Peygamberler, tebliğ ve tebyîn görevlerini dil nimeti sayesinde gerçekleştirirler. Onların mirasçısı olan âlimler de peygamberlerin yaptığı gibi insanları hayra davet edip kötülüklerden uzaklaştırmaya çalışırlar. Kur’an ayetleri ve hayatımıza yön veren hadisler, dil ile öğrenilip ezberlenir ve başkalarına öğretilir. Hutbeler, vaazlar dil sayesinde gerçekleştirilir. Öğüt ve nasihatler dil ile verilir. Dualar, zikirler dil ile yapılır. Örf ve geleneklerin, tarihî ve kültürel bilgilerin sonraki nesillere aktarımı, yazıdan çok dil sayesinde gerçekleşir.

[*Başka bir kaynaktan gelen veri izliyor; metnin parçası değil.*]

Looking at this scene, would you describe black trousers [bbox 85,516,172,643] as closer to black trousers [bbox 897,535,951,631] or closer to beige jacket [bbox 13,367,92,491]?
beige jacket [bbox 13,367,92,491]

“Söz ola kese savaşı / Söz ola bitüre başı / Söz ola agulu aşı / Balıla yağ ide bir söz” uyarısı, sözün sadece faydasının değil zararının da olabileceğine işaret eder. Hatta diğer organlara nispetle dil, insanı günaha ve yanlışa fark ettirmeden sevk eder. Önemsemeden söylediği sözler kişinin Allah’ın rızasını kazanıp derecesinin yükseltilmesine de cezayı hak edip cehenneme yuvarlanmasına da sebep olabilir. (Buhari, Rikâk, 23; Tirmizi, Zühd, 12)
Allah Resulü Müslüman’ı tarif ederken “Dilinden ve elinden diğer Müslümanların emin olmasına” (Buhari, İman, 4) vurgu yapar. Bu tanımda dil ile verilen zararın el ile verilen zarara öncelenmesi dikkat çekicidir. Bazen çevremizdeki bazı insanların fiziksel olarak diğer insanlara, hayvanlara ve bitkilere zarar verilmesine kararlılıkla karşı çıktığını görürüz ama aynı insan -fark ederek veya fark etmeden- başka bir kişinin gıybetini, dedikodusunu yapar, kendisini savunamayacak bir pozisyonda iken kardeşinin arkasından kişilik haklarına saldırıda bulunur, aleyhinde konuşur, onurunu çiğner ve bütün bunları yaparken günaha girdiği de pek aklına gelmez. Hâlbuki insanların, el ile günah işlememeye özen gösterdikleri kadar dil ile günah işlememeye de özen göstermeleri gerekir. Hz. Peygamber’in ifadesiyle “Mümin kardeşinin gıyabında o kendisini savunamayacak bir pozisyondayken onun hoşuna gitmeyecek kusurlarını dillendirmek gıybet, onda olmayan kusurlar isnat etmek ise iftiradır.” (Müslim, Birr, 70; Ebu Davud, Edeb, 40)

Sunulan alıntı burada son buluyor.